Unlike some wealthy men or women who aspire to an ambassadorial post for the prestige, Moses says he had no thoughts of becoming an ambassador. And he had not contributed to Clinton’s presidential election campaign. “Not one cent.”
Moses, who participated in a three-week orientation course for new ambassadors before leaving for Bucharest, was appointed to the post, says Marc Grossman, a longtime friend of Moses and a career diplomat who retired from the State Department in 2005, because of his knowledge of Romania.
“He was able to honestly convey that he cared for the Romanian people,” says Grossman, whose years as ambassador to Turkey coincided with Moses’ in Romania. “Al’s always got a plan, and he perseveres.” Moses reached out to Romanians across the political spectrum. “He respected the career people who worked in his embassy and he looked for allies wherever he could get them. That’s what made him successful.”

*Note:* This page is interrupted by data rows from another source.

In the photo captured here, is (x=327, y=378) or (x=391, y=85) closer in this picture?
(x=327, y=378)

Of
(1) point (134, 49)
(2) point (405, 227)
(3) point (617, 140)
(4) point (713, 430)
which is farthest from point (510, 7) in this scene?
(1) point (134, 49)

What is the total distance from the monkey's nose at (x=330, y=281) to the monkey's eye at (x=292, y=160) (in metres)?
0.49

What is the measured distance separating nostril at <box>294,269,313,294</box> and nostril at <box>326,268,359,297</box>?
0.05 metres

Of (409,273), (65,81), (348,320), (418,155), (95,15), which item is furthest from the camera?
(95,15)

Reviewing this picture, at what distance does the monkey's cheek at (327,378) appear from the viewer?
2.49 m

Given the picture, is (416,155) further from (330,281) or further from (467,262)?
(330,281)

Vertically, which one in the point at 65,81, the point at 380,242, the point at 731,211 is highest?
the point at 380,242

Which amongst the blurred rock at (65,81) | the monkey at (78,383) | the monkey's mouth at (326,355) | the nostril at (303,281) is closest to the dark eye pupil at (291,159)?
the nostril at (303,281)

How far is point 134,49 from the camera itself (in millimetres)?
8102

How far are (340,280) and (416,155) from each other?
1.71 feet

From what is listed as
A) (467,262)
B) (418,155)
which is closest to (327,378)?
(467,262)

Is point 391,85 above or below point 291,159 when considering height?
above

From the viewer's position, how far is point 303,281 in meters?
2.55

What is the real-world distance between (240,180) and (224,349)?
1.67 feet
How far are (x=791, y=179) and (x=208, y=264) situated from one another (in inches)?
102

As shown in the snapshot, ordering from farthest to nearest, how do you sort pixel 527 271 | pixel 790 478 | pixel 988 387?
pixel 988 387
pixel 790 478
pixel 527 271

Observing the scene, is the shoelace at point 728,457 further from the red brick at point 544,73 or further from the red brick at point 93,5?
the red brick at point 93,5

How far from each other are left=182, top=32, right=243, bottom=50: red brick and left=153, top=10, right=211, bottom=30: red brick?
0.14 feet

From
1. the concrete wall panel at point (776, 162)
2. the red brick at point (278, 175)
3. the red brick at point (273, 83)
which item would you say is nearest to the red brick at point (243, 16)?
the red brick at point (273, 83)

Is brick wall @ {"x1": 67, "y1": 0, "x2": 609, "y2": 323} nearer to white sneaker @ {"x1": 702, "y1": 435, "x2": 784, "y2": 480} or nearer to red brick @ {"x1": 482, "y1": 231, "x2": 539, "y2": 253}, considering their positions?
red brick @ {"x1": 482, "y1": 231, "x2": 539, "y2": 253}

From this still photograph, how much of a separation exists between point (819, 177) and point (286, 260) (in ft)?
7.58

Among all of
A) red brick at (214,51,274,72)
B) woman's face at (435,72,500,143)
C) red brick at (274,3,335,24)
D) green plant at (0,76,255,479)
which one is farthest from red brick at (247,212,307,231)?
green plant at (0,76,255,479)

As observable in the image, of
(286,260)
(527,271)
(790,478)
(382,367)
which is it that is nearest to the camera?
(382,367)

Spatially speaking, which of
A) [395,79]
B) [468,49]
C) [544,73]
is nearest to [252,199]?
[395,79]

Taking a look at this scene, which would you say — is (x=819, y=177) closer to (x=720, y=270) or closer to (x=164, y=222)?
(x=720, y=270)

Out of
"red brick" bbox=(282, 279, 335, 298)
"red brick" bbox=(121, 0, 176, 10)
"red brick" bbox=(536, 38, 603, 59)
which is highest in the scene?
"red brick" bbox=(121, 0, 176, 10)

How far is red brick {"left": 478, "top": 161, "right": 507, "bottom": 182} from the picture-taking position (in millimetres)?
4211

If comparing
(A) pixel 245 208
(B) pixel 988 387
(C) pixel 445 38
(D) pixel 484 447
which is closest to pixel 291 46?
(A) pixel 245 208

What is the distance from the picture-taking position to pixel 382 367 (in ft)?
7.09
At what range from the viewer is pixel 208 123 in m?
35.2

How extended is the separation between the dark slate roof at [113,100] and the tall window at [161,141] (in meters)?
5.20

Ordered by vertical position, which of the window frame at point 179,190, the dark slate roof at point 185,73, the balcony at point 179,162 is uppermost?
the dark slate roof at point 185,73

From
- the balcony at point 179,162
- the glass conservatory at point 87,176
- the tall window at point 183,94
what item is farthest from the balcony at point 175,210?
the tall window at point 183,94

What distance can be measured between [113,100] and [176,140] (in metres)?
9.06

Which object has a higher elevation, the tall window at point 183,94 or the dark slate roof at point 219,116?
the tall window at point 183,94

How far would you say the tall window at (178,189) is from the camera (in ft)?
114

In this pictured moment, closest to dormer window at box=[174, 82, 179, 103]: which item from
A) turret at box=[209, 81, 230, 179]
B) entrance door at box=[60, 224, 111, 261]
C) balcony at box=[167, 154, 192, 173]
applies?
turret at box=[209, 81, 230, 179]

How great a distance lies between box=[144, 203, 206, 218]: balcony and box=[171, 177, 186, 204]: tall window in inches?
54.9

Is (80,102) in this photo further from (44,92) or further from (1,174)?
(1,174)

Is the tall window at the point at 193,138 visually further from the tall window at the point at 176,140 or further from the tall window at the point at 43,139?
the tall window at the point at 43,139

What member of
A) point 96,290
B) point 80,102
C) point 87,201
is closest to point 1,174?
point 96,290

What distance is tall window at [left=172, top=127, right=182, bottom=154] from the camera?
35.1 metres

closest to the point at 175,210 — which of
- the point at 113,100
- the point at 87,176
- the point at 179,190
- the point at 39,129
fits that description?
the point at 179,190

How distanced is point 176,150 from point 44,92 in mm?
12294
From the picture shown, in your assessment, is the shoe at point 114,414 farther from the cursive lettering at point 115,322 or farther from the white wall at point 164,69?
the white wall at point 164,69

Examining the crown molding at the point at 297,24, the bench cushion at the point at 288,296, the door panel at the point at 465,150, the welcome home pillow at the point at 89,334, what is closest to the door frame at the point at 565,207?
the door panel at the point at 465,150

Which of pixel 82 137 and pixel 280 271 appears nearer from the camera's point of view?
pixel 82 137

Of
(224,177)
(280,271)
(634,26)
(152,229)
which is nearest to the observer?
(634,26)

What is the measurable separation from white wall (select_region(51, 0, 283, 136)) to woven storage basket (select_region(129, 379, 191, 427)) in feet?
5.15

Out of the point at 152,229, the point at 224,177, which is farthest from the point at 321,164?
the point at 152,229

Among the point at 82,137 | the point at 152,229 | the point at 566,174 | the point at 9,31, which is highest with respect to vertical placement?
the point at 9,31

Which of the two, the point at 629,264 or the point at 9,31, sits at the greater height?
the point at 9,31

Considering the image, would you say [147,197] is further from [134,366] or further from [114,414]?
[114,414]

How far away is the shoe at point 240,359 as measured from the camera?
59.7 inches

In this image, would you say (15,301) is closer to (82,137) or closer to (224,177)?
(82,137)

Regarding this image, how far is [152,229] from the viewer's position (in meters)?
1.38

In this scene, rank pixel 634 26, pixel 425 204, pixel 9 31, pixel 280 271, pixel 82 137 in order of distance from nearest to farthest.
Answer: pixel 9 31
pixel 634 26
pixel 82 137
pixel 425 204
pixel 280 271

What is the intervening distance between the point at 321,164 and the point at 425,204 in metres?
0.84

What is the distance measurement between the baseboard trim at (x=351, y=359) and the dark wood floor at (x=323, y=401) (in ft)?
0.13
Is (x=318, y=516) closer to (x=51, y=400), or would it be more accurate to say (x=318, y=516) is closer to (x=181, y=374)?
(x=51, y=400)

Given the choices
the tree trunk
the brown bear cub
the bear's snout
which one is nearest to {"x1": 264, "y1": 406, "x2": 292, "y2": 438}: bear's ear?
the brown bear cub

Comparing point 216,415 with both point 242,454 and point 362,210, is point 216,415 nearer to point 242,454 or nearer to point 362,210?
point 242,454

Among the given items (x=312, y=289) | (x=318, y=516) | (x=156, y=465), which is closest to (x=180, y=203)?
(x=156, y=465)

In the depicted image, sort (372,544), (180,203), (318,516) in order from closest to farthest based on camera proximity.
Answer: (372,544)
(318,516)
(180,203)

Though Moses is unapologetically Jewish, he said he represented the U.S. on an ecumenical basis, pointing out that while ambassador he was able to get Christian Bibles into Romania and some jailed Christian clergy out.
He gave notice in 1994 that he wished to return fulltime to the U.S. His posting in Romania ended, he writes, when President Clinton visited the country at the end of the year; Moses coordinated the president’s itinerary and was with him when Clinton drew a crowd of 500,000 people at a speech in Bucharest. Then he accompanied Clinton back to the U.S.
“To fly back to the United States on Air Force One with the President,” he says, “is a nice way to retire.”